# 4ft fish tank free to good hom e



## mandi1234 (Mar 13, 2009)

i have a 4ft fish tank, does leak but ideal for baby torts. its 4ft long, about 1ft deep and about 1 and a half ft high.
it comes with a black metal stand (needs a coat of paint). 

pm me , you can collect anytime. im in lytham


----------



## mandi1234 (Mar 13, 2009)

does anyone want this......................................going to tip tommorrow evening


----------



## Falkor-Dragons (May 15, 2008)

wheres lytham lol


----------



## mandi1234 (Mar 13, 2009)

about 8 miles before blackpool :lol2:


----------



## Taz Devil (May 20, 2008)

Try posting this on your local freecycle site. Someone on there might have a usefor it.


----------



## mandi1234 (Mar 13, 2009)

Taz Devil said:


> Try posting this on your local freecycle site.
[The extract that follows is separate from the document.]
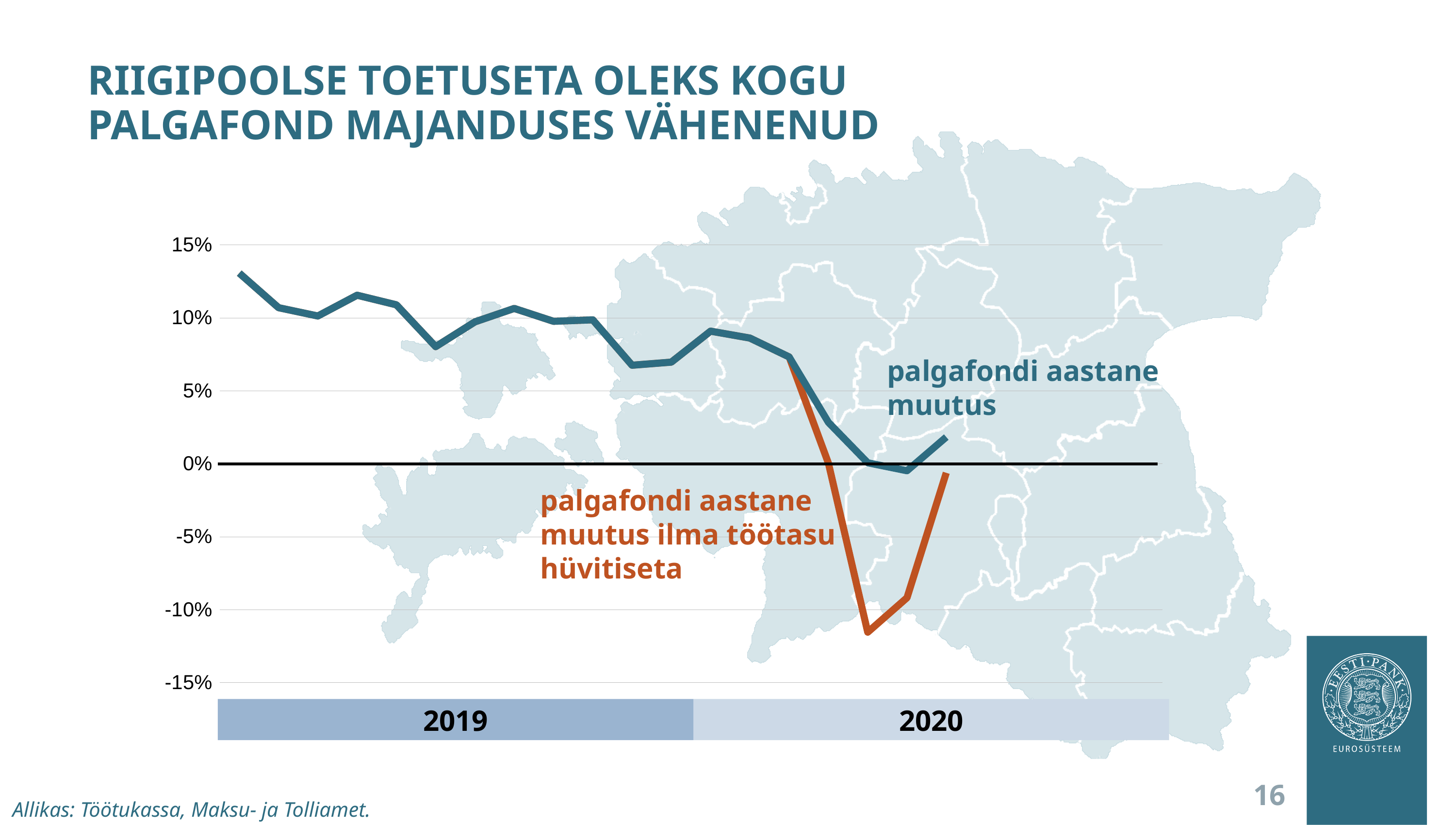
Is the lowest point of the 'palgafondi aastane muutus ilma töötasu hüvitiseta' line greater or less than -10%? less What colour is the 'palgafondi aastane muutus ilma töötasu hüvitiseta' line? orange What is the highest value shown on the chart's vertical axis? 15% Is the lowest point of the 'palgafondi aastane muutus' line greater or less than -5%? greater How many data series are plotted on the chart? 2 Which series has the higher value at its lowest point, 'palgafondi aastane muutus' or 'palgafondi aastane muutus ilma töötasu hüvitiseta'? palgafondi aastane muutus Which series reaches the lowest value on the chart? palgafondi aastane muutus ilma töötasu hüvitiseta Is the first plotted value of the 'palgafondi aastane muutus' line in 2019 greater or less than 10%? greater Does the 'palgafondi aastane muutus' line generally rise or fall over the course of 2019? fall Which two years are shown on the x axis of the chart? 2019 and 2020 What kind of chart is shown on the slide? line chart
Someone on there might have a usefor it.


 thats where i got it from lol


----------



## Ruthy (Dec 10, 2007)

OOH i'll have!

Are you free tuesday eve for us to collect?


----------



## mandi1234 (Mar 13, 2009)

hi ruthy, sorry hun its gone


----------



## Ruthy (Dec 10, 2007)

Okies, not a prob


----------